Elles soutiennent que l’aspartame, consommé en petites quantités, ne devrait pas représenter de danger significatif pour la santé. Toutefois, certains instituts de recherche expriment une position différente.
Dès 1998, plusieurs d’entre eux, comme l’Institut Ramazzini en Italie – un prestigieux centre de recherche indépendant basé à Bologne – ont mis en évidence la potentielle cancérogénicité de l’aspartame chez les rats. C’est ce même institut qui a été parmi les premiers à révéler les dangers de substances comme le chlorure de vinyle, l’amiante ou encore le benzène.
En dépit des assurances officielles, plusieurs éléments méritent d’être pris en compte avant d’incorporer sans réfléchir l’aspartame et d’autres édulcorants artificiels dans son alimentation.
Sensibilités individuelles et effets secondaires
« L’aspartame a subi de nombreux tests rigoureux et est jugé sans danger par des agences comme la FDA et l’EFSA. Cependant, certaines personnes peuvent présenter une sensibilité particulière ou une allergie à l’aspartame, entraînant des effets indésirables », explique Rebecca Heald.
À fortes doses, l’aspartame peut provoquer maux de tête, troubles gastro-intestinaux ou réactions allergiques. Il pourrait également ne pas être l’outil le plus efficace pour contrôler l’appétit ou le poids.

____________

**Consigne 1:** Recopiez à l'identique le passage du texte sur l'aspartame qui va de « Dès 1998, plusieurs » à « dans son alimentation. ».
**Consigne 2:** Énumérez tous les effets indésirables que le texte sur l'aspartame attribue à l'aspartame consommé à fortes doses.

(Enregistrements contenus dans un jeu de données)
____________

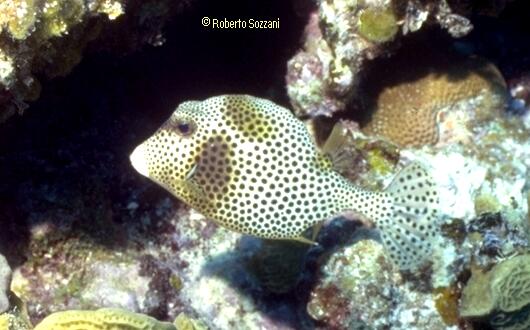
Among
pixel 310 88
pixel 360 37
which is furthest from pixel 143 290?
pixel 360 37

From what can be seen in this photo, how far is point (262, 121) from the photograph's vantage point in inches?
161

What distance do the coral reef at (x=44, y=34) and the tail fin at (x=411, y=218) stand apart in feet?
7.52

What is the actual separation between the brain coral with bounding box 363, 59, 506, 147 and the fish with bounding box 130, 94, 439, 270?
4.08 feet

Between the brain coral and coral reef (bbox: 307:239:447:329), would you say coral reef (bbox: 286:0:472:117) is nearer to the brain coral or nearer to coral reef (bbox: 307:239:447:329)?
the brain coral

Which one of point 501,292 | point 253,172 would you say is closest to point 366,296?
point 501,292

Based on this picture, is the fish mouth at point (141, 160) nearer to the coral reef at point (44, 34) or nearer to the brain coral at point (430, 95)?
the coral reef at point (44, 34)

____________

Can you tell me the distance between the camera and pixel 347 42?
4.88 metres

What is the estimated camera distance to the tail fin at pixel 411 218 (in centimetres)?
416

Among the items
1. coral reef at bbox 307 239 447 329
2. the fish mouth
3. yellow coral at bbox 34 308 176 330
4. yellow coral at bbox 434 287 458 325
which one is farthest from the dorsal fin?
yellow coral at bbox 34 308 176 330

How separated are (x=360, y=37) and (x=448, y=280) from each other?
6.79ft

____________

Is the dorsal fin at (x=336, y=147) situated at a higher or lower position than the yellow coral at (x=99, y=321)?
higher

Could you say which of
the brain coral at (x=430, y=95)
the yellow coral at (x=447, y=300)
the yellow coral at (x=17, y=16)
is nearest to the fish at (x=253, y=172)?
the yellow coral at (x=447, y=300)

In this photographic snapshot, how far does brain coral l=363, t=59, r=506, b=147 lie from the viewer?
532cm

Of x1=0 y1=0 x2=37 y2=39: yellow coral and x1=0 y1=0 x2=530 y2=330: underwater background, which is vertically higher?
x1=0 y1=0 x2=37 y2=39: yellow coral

____________

**Zone de réponse 1:**
Dès 1998, plusieurs d’entre eux, comme l’Institut Ramazzini en Italie – un prestigieux centre de recherche indépendant basé à Bologne – ont mis en évidence la potentielle cancérogénicité de l’aspartame chez les rats. C’est ce même institut qui a été parmi les premiers à révéler les dangers de substances comme le chlorure de vinyle, l’amiante ou encore le benzène.
En dépit des assurances officielles, plusieurs éléments méritent d’être pris en compte avant d’incorporer sans réfléchir l’aspartame et d’autres édulcorants artificiels dans son alimentation.

**Zone de réponse 2:**
- Maux de tête
- Troubles gastro-intestinaux
- Réactions allergiques